▶ What the exercise asks
Find "Which is farthest from window" in the data below; transcribe the line it appears on and each line after it, exactly, to the end, and nothing else.

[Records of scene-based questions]
==*==
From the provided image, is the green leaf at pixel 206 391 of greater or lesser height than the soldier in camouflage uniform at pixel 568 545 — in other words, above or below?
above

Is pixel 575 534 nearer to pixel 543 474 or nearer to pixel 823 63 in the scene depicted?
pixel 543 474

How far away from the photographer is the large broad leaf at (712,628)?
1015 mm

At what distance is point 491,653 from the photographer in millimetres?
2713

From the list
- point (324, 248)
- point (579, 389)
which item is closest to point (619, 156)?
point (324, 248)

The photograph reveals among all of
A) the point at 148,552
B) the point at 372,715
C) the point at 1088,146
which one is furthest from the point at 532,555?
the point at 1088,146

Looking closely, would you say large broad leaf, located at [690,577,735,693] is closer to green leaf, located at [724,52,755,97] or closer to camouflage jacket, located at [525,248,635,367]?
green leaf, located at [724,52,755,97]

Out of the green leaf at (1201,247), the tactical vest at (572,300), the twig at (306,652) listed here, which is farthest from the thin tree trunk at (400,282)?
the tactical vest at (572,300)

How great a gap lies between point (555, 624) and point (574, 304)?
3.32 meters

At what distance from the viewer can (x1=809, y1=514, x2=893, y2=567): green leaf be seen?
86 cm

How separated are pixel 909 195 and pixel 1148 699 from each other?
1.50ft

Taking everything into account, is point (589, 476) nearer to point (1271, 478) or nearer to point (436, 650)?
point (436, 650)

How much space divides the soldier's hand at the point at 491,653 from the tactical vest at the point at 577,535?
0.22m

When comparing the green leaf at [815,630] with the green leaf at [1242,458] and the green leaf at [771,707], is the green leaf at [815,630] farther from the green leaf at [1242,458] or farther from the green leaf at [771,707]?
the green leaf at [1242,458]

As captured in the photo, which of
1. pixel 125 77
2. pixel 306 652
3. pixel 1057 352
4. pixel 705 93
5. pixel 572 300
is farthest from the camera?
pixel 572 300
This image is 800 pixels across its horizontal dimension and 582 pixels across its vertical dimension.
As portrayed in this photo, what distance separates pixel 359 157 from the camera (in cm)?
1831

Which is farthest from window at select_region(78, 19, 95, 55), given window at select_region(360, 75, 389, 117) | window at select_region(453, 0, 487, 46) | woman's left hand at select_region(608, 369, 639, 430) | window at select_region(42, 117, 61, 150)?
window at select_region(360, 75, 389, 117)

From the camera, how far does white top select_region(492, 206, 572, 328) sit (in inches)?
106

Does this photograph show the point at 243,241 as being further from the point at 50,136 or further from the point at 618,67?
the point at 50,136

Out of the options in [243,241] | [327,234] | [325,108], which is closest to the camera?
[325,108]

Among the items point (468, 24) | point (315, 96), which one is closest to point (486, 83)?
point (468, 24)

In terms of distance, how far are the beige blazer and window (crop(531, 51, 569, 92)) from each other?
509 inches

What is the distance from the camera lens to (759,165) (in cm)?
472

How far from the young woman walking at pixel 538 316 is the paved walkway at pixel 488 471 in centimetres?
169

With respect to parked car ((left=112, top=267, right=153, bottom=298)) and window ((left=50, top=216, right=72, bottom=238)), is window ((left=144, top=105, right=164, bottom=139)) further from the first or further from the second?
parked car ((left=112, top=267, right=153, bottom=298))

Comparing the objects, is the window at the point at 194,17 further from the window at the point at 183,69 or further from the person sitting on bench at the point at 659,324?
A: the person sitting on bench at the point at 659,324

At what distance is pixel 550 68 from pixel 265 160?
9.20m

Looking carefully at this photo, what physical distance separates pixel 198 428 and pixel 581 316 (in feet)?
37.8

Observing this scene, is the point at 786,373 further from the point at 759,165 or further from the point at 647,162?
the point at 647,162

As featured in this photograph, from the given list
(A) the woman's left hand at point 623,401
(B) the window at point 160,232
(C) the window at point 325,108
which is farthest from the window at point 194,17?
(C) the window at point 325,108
==*==
▶ Result of the task
Which is farthest from window at select_region(78, 19, 95, 55), given window at select_region(360, 75, 389, 117) | window at select_region(453, 0, 487, 46) | woman's left hand at select_region(608, 369, 639, 430) | window at select_region(42, 117, 61, 150)?
window at select_region(360, 75, 389, 117)

From the camera, how far does white top select_region(492, 206, 572, 328) sit (in inches)?
106

Does this photograph show the point at 243,241 as being further from the point at 50,136 or further from the point at 618,67?
the point at 50,136

Out of the options in [243,241] | [327,234] | [325,108], which is closest to the camera?
[325,108]

Among the items point (468, 24) | point (315, 96), which one is closest to point (486, 83)?
point (468, 24)

In terms of distance, how far are the beige blazer and window (crop(531, 51, 569, 92)) from each other?
509 inches

What is the distance from the camera lens to (759,165) (in cm)?
472

How far from the young woman walking at pixel 538 316 is the paved walkway at pixel 488 471 in centimetres?
169

With respect to parked car ((left=112, top=267, right=153, bottom=298)) and window ((left=50, top=216, right=72, bottom=238)), is window ((left=144, top=105, right=164, bottom=139)) further from the first or further from the second?
parked car ((left=112, top=267, right=153, bottom=298))

Comparing the objects, is the window at the point at 194,17 further from the window at the point at 183,69 or further from the person sitting on bench at the point at 659,324?
A: the person sitting on bench at the point at 659,324

At what distance is pixel 550 68 from pixel 265 160?
9.20m

Looking carefully at this photo, what physical distance separates pixel 198 428 and pixel 581 316 (in feet)?
37.8

Observing this scene, is the point at 786,373 further from the point at 759,165 or further from the point at 647,162?
the point at 647,162

As featured in this photograph, from the given list
(A) the woman's left hand at point 623,401
(B) the window at point 160,232
(C) the window at point 325,108
which is farthest from the window at point 194,17?
(C) the window at point 325,108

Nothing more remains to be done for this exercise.